3. Windows Versions Affected by CVE-2022-30190
Windows Server 2012 R2
Windows Server 2012
Windows Server 2008 R2 for x64-based Systems Service Pack 1
Windows Server 2008 for 32-bit/x64-based Systems Service Pack 2
Windows RT 8.1
Windows 8.1 for 32-bit/x64-based Systems
Windows 7 for 32-bit/x64-based Systems Service Pack 1
Windows Server 2016
Windows 10 Version 1607 for 32-bit/x64-based Systems
Windows 10 for 32-bit/x64-based Systems
Windows 10 Version 21H2 for 32-bit/ARM64-based/x64-based Systems
Windows 11 for x64-based/ARM64-based Systems
Windows 10 Version 20H2 for x64-based/32-bit/ARM64-based Systems
Windows Server 2022 Azure Edition Core Hotpatch
Windows Server 2022
Windows 10 Version 21H1 for x64-based/ARM64-based/32-bit Systems
Windows Server 2019
Windows 10 Version 1809 for 32-bit/x64-based/ARM64-based Systems
4. Solutions for CVE-2022-30190
4.1 Microsoft Solution
4.1.1
On Tuesday June 14, 2022, Microsoft issued Windows updates to address this vulnerability. Affected users can install the security updates using Windows Update.
4.1.2 Workarounds
To disable the MSDT URL Protocol
- Run Command Prompt as Administrator.
- To back up the registry key, execute the command "reg export HKEY_CLASSES_ROOT\ms-msdt filename"
- Execute the command "reg delete HKEY_CLASSES_ROOT\ms-msdt /f".
To undo the workaround
- Run Command Prompt as Administrator.
- To restore the registry key, execute the command "reg import filename"

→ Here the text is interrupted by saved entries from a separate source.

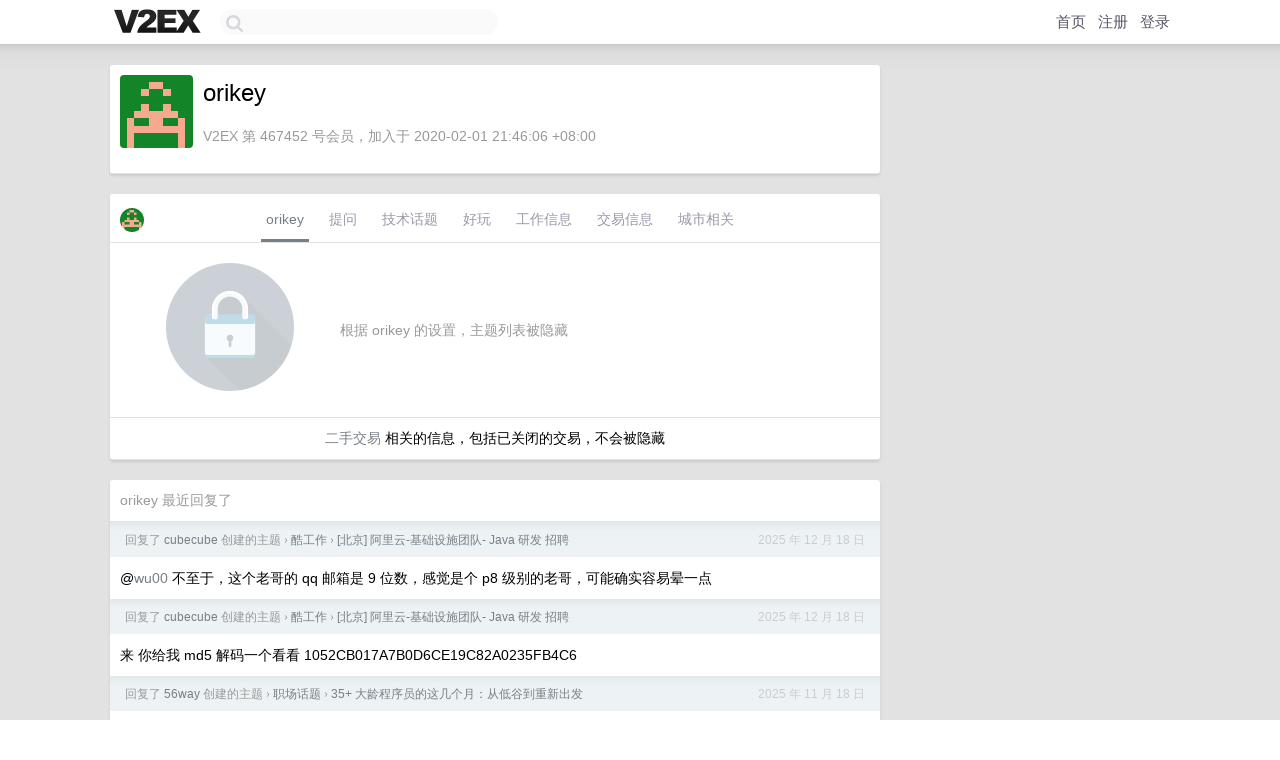

--- FILE ---
content_type: text/html; charset=utf-8
request_url: https://www.google.com/recaptcha/api2/aframe
body_size: 267
content:
<!DOCTYPE HTML><html><head><meta http-equiv="content-type" content="text/html; charset=UTF-8"></head><body><script nonce="qLX7_cyybhrYHGPLvYY28w">/** Anti-fraud and anti-abuse applications only. See google.com/recaptcha */ try{var clients={'sodar':'https://pagead2.googlesyndication.com/pagead/sodar?'};window.addEventListener("message",function(a){try{if(a.source===window.parent){var b=JSON.parse(a.data);var c=clients[b['id']];if(c){var d=document.createElement('img');d.src=c+b['params']+'&rc='+(localStorage.getItem("rc::a")?sessionStorage.getItem("rc::b"):"");window.document.body.appendChild(d);sessionStorage.setItem("rc::e",parseInt(sessionStorage.getItem("rc::e")||0)+1);localStorage.setItem("rc::h",'1768726031480');}}}catch(b){}});window.parent.postMessage("_grecaptcha_ready", "*");}catch(b){}</script></body></html>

Users can view the details at https://msrc-blog.microsoft.com/2022/05/30/guidance-for-cve-2022-30190-microsoft-support-diagnostic-tool-vulnerability/
4.2 Sangfor Solutions
4.2.1 Security Monitoring
The following Sangfor products and services perform real-time monitoring of assets affected by the Windows MSDT remote code execution vulnerability (CVE-2022-30190):
- Sangfor Cyber Guardian (Managed Detection and Response Service)
- Sangfor Cyber Command (Network Detection and Response)
- Sangfor Endpoint Secure (Endpoint Detection and Response)
4.2.2 Security Protection
The following Sangfor products and services provide protection against the Windows MSDT remote code execution vulnerability (CVE-2022-30190):
- Sangfor NGAF (Next Generation Firewall)
- Sangfor Cyber Guardian (Managed Detection and Response Service)
- Sangfor Endpoint Secure (Endpoint Detection and Response)
5. Timeline
On May 30, 2022, Sangfor FarSight Labs received a notice about the Microsoft Windows MSDT remote code execution vulnerability (CVE-2022-30190).
On May 31, 2021, Sangfor FarSight Labs released a vulnerability alert.
6. References
https://msrc.microsoft.com/update-guide/en-US/vulnerability/CVE-2022-30190
https://nvd.nist.gov/vuln/detail/cve-2022-30190
7. About Sangfor FarSight Labs
Sangfor FarSight Labs researches the latest cyberthreats and unknown zero-day vulnerabilities, alerting customers to potential dangers to their organizations, and providing real-time solutions with actionable intelligence. Sangfor FarSight Labs works with other security vendors and the security community at large to identify and verify global cyberthreats, providing fast and easy protection for customers.